Entfernt sich der Unfallbeteiligte entgegen § 142 Abs. 1 Nr. 2 StGB vom Unfallort, bevor er eine nach den Umständen angemessene Zeit gewartet hat, verletzt er auch bei eindeutiger Haftungslage seine Aufklärungsobliegenheiten aus § 7 Abs. 1 AKB (LG Berlin, 10. Juli 2008, 17 S 85/2007).

Auch bei einer nachträglichen Anzeige des Unfalls bei einer Polizeidienststelle (welche im vorliegenden Falle im Übrigen auch nicht unverzüglich erfolgte) ist eine Unfallflucht generell geeignet, die Aufklärung der Interessen des Versicherers zu beeinträchtigen; dies gilt insbesondere im Hinblick auf eine eventuell fehlende Fahrtüchtigkeit des Versicherten, die durch eine Unfallflucht verdeckt würde (OLG München, 25. Juni 1999, 10 U 5636/98).

Soweit sich die Klägerin auf einen Unfallschock beruft, ist dieser weder ausreichend substantiiert dargelegt noch nachvollziehbar. Die Klägerin hat sich zu ihrer Arbeitsstelle begeben und nicht etwa in ärztliche Behandlung. Überdies ist sie nach dem unwidersprochenen Vortrag der Beklagten bereites mehrfach in Unfälle verwickelt gewesen, so dass ihre Behauptung, sie habe einen Schock erlitten, nicht glaubhaft ist.
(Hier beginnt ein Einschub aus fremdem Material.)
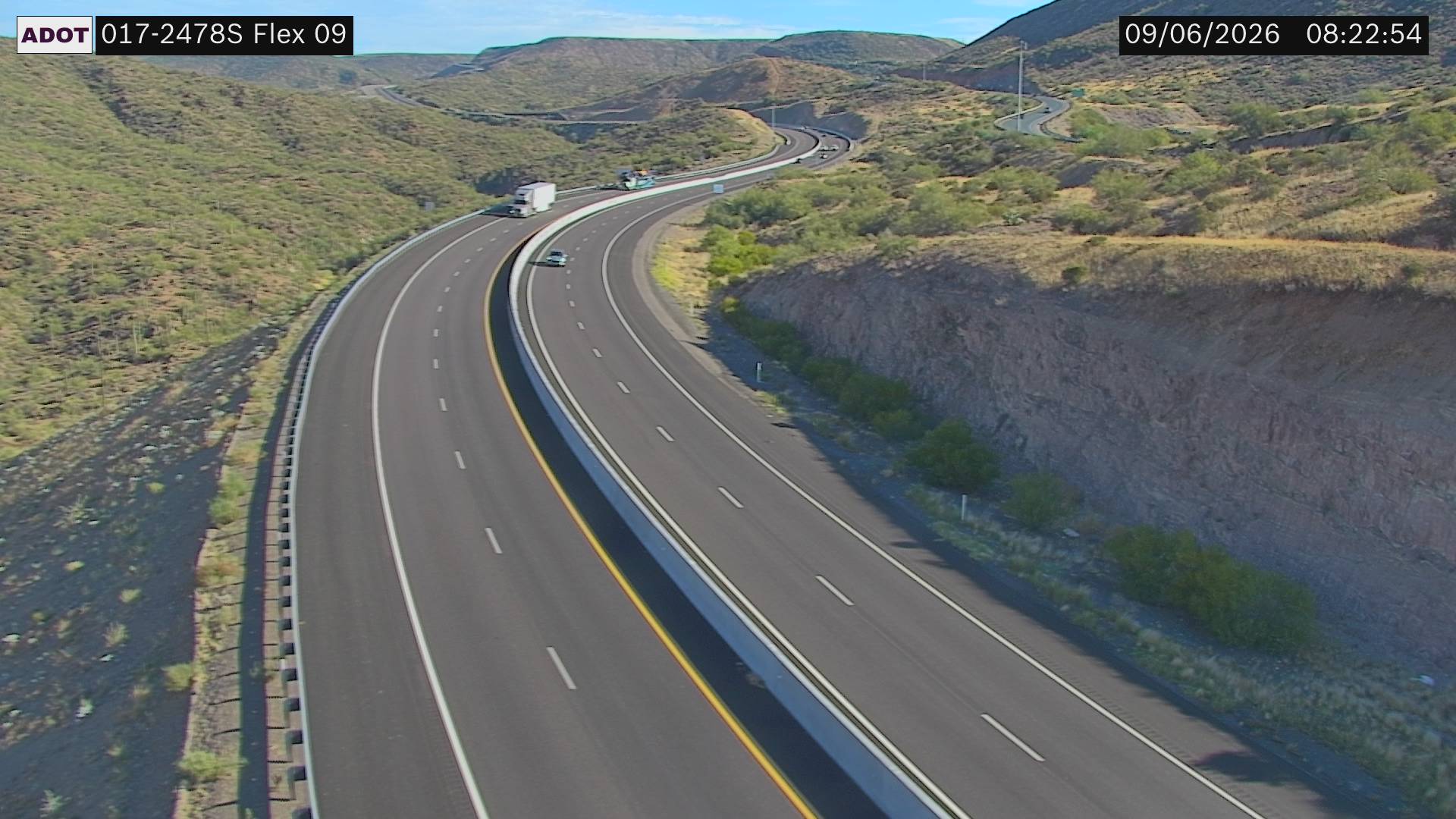 I-17 @Black Canyon City live camera view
Die Beklagte ist mithin gemäß § 7 V 1 AKB leistungsfrei bis zur Höhe von 5.000,00 EUR. Sie kann die von ihr getätigten Aufwendungen zur Regulierung des Verkehrsunfalls von der Klägerin zurückverlangen. Der Widerklage war stattzugeben. Hinsichtlich des Zinszeitpunktes ist eine Mahnung im Sinne des § 286 BGB nicht vorgetragen, so dass ab Rechtshängigkeit Zinsen zuzusprechen waren.
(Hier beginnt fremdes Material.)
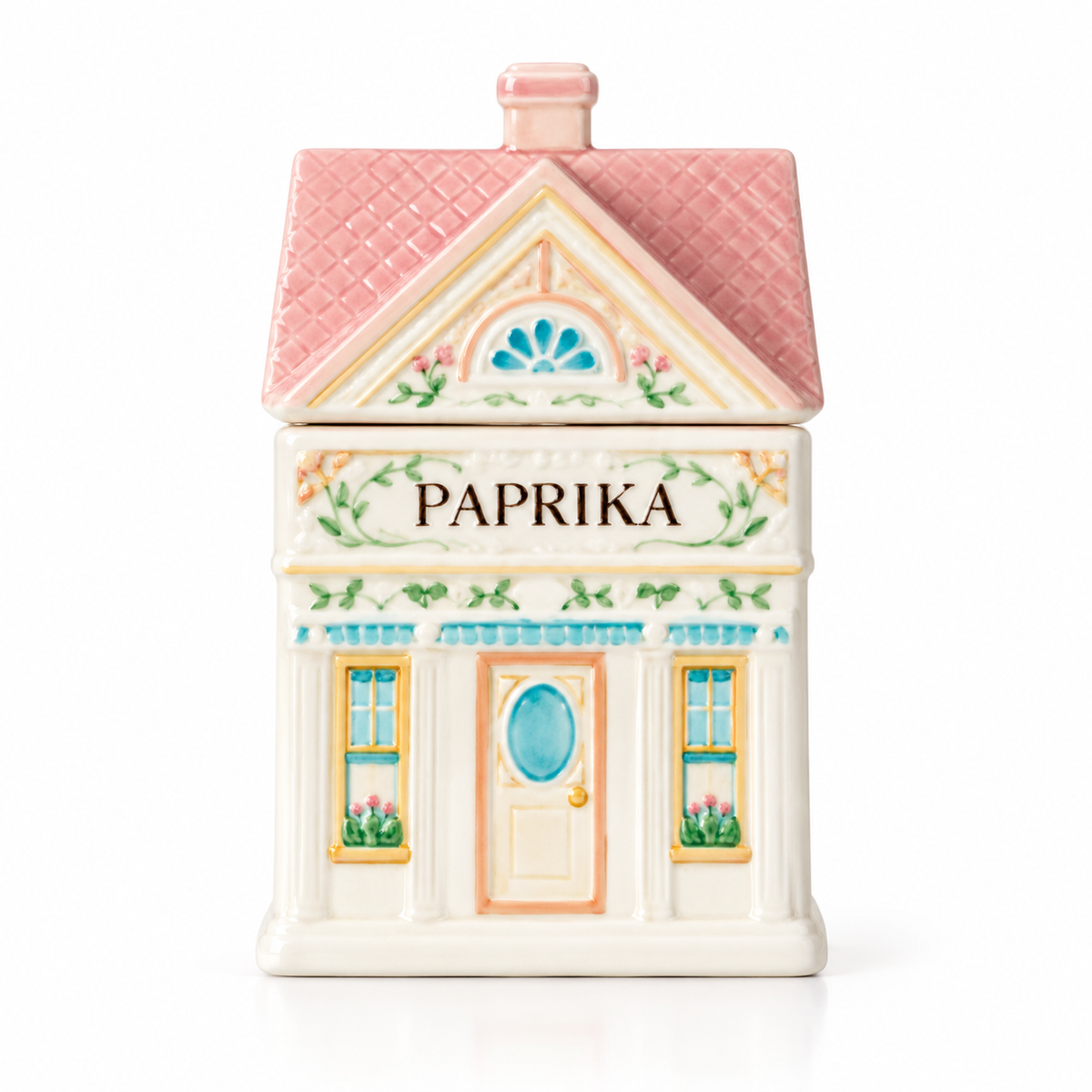Handcrafted Dollhouse Miniature Spice Village Jar Set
Aus dem Gesagten ergibt sich, dass der für erledigt erklärte Klageantrag auf Feststellung einer Verpflichtung der Beklagten zur Gewährung von Versicherungsschutz und der Nichtberechtigung des Regresses unbegründet war. Die Klägerin hat somit die Kosten der Erledigung zu tragen.

Die Nebenentscheidungen beruhen auf den §§ 91 Abs. 1, 709 ZPO, 247, 286, 288 BGB.